* [EXERCISE AIM]
Reproduce, word for word, the part of the singular value decomposition excerpt that runs from "An easy version: find" up to and including "discussion is clear.".

* [EXCERPT PROVIDED]
——————

Singular Value Decomposition

We are interesting in "compact" a high-rank matrix into a low-rank matrix while conserving its "information" as much as possible. As for the measurement of errors, we use Frobenius norm:

\[\|A\|_F:=\sqrt{\sum_{i=1}^n\sum_{j=1}^m|a_{ij}|^2}. \]

That is, for a matrix \(A\), we want to find \(B\) with \(\rank B\le k\), which minimized \(\|A-B\|_F\).

An easy version: find the best unit vector that minimized the sum of squared distance to a batch of vectors (as row vectors, they form a matrix \(A\)). Given the length of all the vectors are fixed, minimizing the sum is equivalent to maximizing the sum of squared norm of the projections on this unit vector, that is to maximize \(\|Av\|_2^2\).

The first singular value \(\sigma_1\) is defined as

\[\sigma_1=\max_{\|v\|_2=1}\|Av\|_2, \]

and the argmax of it as \(v_1\) (maybe multiple even up to scaling).

Exercise 1 (Best Rank-One Approximation)

For the first singular value \(v_1\) of \(A\), \(\|A-Av_1v_1^\T\|_F\le \|A-B\|_F\) for any \(\rank B=1\).

→ Proof. \(Av_1v_1^\T\) forms a matrix, row vectors of which are projections on \(v_1\) of \(A\)'s row vectors. Further discussion is clear.

Let's go one step further, from best-fit line (1D) to best-fit plane (2D). Intuitively, we come up with a greedy algorithm: find \(\sigma_1\) and \(v_1\), and then find the best-fit line \(v_2=\arg\max_{|v|=1\land v\perp v_1}|Av|\). (We write \(\|\cdot\|_2\) as \(|\cdot|\) for vectors for simplicity.)

Why is it correct? For any \(w_1\perp w_2\), we can rotate \((w_1,w_2)\) on the plane they determine to make \(w_2\perp v_1\). Now \(|Av_1|\ge |Aw_1|\) and \(|Av_2|\ge |Aw_2|\). (Despite the conciseness, I think this proof is very tricky and worth remembering.)

Exercise 2

\(Av_1\perp Av_2\) where \(v_1\) and \(v_2\) are singular vectors of \(A\).

→ Proof. Consider that (\((\cdot\mid\cdot)\) means the inner product of two vectors. This convention comes from lww.)

\[\|A(\cos \theta v_1+\sin\theta v_2)\|_2^2=\cos^2\theta\|Av_1\|_2^2+\sin^2\theta\|Av_2\|_2^2+2\cos\theta\sin\theta\cdot(Av_1\mid Av_2), \]

if \((Av_1\mid Av_2)\neq 0\), then

\[\frac{\part}{\part\theta}\|A(\cos \theta v_1+\sin\theta v_2)\|_2^2=-\sin2\theta\cdot a+2\sin2\theta\cdot b+2\cos2\theta\cdot c\overset{\theta=0}{\neq} 0. \]

It implies that \(Av_1\) is not the argmax of \(|Av_1|\), raising a contradiction.

——————

* [EXTRACTED RECORDS]
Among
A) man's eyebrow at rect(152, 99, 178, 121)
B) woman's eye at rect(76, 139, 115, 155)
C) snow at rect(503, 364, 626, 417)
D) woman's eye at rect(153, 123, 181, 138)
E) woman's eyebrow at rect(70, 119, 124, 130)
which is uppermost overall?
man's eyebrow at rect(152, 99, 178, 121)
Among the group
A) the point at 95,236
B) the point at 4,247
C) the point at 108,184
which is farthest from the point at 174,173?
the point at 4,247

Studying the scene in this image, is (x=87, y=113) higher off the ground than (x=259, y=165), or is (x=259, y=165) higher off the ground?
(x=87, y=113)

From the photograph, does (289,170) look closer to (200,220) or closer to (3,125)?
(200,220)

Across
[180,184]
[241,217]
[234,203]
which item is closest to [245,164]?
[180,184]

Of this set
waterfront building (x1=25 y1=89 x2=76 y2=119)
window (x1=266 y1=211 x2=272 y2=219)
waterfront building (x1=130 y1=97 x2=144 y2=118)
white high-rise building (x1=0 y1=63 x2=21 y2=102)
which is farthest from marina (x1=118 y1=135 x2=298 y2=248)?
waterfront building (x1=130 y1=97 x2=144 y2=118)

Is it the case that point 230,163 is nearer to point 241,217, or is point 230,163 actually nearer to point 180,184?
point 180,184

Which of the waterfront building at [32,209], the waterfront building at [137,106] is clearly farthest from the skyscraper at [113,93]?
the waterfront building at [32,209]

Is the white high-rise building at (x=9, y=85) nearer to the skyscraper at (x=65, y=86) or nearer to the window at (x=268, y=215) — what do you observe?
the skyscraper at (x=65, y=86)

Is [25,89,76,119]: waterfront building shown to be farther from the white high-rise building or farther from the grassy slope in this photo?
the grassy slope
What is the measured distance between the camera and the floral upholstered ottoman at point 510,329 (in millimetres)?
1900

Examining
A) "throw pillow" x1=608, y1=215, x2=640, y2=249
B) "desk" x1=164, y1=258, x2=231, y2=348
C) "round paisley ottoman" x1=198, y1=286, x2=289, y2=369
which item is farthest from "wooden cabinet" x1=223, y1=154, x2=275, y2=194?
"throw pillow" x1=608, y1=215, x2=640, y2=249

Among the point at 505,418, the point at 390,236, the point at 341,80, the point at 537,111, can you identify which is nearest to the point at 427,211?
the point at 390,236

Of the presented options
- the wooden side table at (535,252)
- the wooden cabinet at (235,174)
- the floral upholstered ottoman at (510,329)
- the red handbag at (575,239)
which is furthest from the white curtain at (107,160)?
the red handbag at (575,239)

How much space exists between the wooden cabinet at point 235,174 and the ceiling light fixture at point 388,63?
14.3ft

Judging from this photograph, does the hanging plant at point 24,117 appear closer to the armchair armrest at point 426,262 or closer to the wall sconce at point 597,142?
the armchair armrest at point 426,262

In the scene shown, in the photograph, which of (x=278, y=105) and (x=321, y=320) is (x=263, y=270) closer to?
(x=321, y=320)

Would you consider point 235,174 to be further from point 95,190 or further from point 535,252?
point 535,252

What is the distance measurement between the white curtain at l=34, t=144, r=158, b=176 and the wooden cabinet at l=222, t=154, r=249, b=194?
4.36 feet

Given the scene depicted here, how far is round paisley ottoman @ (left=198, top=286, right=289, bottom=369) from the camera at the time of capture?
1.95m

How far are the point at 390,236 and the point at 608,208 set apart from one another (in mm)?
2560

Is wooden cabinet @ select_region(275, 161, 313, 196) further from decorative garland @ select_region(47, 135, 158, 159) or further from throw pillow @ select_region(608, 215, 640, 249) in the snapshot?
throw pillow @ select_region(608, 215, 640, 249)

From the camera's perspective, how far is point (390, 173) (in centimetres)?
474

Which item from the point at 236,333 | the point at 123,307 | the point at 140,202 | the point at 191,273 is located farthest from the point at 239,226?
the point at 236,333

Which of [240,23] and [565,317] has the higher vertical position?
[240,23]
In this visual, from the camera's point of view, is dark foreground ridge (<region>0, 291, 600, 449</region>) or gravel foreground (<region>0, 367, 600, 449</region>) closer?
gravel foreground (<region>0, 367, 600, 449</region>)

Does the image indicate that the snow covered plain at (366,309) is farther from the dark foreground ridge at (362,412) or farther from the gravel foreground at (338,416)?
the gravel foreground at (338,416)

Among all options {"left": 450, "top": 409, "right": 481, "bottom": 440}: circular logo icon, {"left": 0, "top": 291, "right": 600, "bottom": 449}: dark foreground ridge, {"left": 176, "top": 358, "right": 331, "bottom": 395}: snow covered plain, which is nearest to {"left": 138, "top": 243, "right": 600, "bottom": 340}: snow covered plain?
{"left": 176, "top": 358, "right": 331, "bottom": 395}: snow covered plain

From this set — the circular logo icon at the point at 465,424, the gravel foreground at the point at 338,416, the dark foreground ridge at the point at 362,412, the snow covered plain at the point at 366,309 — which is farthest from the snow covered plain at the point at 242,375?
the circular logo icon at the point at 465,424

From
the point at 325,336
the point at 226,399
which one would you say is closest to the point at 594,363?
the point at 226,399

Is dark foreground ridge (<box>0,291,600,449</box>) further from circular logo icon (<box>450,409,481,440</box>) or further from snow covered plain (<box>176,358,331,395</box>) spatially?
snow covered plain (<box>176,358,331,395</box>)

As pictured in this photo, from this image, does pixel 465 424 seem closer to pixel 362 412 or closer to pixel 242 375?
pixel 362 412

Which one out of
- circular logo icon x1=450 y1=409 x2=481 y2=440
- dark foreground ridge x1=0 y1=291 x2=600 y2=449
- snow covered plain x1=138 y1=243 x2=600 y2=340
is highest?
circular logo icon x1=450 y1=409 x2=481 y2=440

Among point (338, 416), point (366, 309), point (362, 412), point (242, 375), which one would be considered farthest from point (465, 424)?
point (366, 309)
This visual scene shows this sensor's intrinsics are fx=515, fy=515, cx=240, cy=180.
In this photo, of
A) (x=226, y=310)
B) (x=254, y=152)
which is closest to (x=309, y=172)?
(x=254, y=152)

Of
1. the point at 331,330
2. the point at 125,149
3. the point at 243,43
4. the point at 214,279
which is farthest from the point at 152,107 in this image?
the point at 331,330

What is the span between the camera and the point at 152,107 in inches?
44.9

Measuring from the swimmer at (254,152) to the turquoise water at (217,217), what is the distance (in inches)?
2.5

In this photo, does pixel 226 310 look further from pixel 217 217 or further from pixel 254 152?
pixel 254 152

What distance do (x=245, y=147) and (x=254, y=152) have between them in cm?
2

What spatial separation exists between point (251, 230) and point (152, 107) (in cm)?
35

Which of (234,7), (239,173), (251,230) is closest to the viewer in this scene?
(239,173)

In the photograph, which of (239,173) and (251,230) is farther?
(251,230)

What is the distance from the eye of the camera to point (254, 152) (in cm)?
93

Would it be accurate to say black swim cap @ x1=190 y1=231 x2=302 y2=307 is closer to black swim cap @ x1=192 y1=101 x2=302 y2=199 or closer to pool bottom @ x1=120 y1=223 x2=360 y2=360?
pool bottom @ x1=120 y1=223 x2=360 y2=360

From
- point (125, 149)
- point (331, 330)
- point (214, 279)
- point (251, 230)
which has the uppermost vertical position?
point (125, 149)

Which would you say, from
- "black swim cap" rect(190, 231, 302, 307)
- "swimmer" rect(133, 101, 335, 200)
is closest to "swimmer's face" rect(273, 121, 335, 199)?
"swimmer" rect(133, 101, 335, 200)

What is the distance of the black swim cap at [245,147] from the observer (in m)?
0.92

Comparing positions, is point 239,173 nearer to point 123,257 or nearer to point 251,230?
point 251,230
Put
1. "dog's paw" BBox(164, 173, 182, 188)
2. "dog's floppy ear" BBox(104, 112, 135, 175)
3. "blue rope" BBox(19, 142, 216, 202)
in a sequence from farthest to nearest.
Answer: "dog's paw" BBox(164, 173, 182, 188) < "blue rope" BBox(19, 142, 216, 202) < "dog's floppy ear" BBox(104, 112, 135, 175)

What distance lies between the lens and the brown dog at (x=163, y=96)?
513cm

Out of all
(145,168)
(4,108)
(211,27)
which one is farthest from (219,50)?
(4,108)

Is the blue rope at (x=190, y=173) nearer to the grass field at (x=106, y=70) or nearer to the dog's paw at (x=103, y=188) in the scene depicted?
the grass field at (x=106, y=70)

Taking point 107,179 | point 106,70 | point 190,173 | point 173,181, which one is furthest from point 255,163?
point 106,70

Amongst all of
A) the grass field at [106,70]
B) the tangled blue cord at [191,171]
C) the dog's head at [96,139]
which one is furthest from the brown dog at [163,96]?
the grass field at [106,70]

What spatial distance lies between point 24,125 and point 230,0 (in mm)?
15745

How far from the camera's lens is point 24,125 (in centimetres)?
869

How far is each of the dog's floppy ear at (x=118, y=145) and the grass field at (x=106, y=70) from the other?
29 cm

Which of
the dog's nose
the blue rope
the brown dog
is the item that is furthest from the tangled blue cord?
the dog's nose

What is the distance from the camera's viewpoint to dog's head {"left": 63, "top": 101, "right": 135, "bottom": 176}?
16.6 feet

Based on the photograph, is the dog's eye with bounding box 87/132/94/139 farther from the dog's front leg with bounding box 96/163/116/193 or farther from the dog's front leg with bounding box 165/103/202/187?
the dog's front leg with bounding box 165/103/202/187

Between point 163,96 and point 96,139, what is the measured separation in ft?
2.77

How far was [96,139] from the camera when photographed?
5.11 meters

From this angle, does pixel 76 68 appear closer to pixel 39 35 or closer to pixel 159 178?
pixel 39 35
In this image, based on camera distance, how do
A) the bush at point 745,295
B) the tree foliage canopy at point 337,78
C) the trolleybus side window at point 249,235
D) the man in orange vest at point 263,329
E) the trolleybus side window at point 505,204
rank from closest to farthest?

——————

* [RESULT OF THIS EXERCISE]
An easy version: find the best unit vector that minimized the sum of squared distance to a batch of vectors (as row vectors, they form a matrix \(A\)). Given the length of all the vectors are fixed, minimizing the sum is equivalent to maximizing the sum of squared norm of the projections on this unit vector, that is to maximize \(\|Av\|_2^2\).

The first singular value \(\sigma_1\) is defined as

\[\sigma_1=\max_{\|v\|_2=1}\|Av\|_2, \]

and the argmax of it as \(v_1\) (maybe multiple even up to scaling).

Exercise 1 (Best Rank-One Approximation)

For the first singular value \(v_1\) of \(A\), \(\|A-Av_1v_1^\T\|_F\le \|A-B\|_F\) for any \(\rank B=1\).

→ Proof. \(Av_1v_1^\T\) forms a matrix, row vectors of which are projections on \(v_1\) of \(A\)'s row vectors. Further discussion is clear.